Frances B. v. Robert B.

66 Misc. 2d 227 | N.Y. Fam. Ct. | 1971

I. Leo Glasses., J.

The petitioner has moved this court for an order pursuant to section 460 of the Family Court Act directing entry of a judgment for the amount of arrears which have accrued under an order of support entered on October 11, 1967 after a full hearing. The respondent contends that the motion should be denied for the reasons that:

1) This court lacks jurisdiction to grant the relief sought or, in the alternative, if jurisdiction does exist, the motion should be denied as a matter of law because neither party has been domiciled in the State of New York for three years past, and

2) The respondent’s circumstances since the entry of the order should move the conscience of the court to forgive the arrears pursuant to section 458, paragraph (e) of subdivision 1 of section 460 and subdivision 3 of section 460 of the Family Court Act.

*229A court may take judicial notice of a record in the same court of the proceeding pending before it. (Bigaouette v. Bigaouette, 135 N. Y. S. 2d 719 [Sup. Ct., Kings County, 1954] ; Matter of Horn v. Fisher, 54 Misc 2d 671 [Family Ct., Allegany County 1967].) The record in this court, in this proceeding, reveals that on October 11, 1967 the respondent was found to be liable for the support of the petitioner and two children on a means basis. Predicated upon his then annual gross income of approximately $20,000 the respondent was directed to pay for their support the sum of $175 per week.

In November, 1967, the petitioner moved to Philadelphia, Pennsylvania, and in December, 1967, the respondent moved to Washington, D. C. The order of support continued in effect. On February 2, 1968 the petitioner appeared with the attorney to enforce the arrears which had accumulated to that date. The court referred her to a Uniform Support of Dependents Law proceeding, issued a warrant for the respondent and continued the order of support.

On June 13, 1969, the matter was calendared ‘ ‘ for termination ” by the financial officer of the Office of Probation. That step was taken in response to a letter from the respondent which advised that the parties were no longer domiciled in New York. The petitioner appeared pro se. The court’s indorsement for that date was as follows: “ P(etitioner) resides in Philadelphia. R(espondent) is in Wash. No action.”

- **REQUIRED WORK**
Reproduce the Frances B. v. Robert B. opinion word for word from "I. Leo Glasses., J." to "Family Court Act.". The listing after this point has no connection to the Frances B. v. Robert B. opinion.

- **PROVIDED MATERIAL**
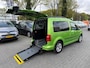 Volkswagen Caddy TSI Trendline - Rolstoelauto 3+1 - Bodemverlaging - Luxe uitvoering - 1e Eigenaar - Rolstoelvervoer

- **RESULT**
I. Leo Glasses., J.

The petitioner has moved this court for an order pursuant to section 460 of the Family Court Act directing entry of a judgment for the amount of arrears which have accrued under an order of support entered on October 11, 1967 after a full hearing. The respondent contends that the motion should be denied for the reasons that:

1) This court lacks jurisdiction to grant the relief sought or, in the alternative, if jurisdiction does exist, the motion should be denied as a matter of law because neither party has been domiciled in the State of New York for three years past, and

2) The respondent’s circumstances since the entry of the order should move the conscience of the court to forgive the arrears pursuant to section 458, paragraph (e) of subdivision 1 of section 460 and subdivision 3 of section 460 of the Family Court Act.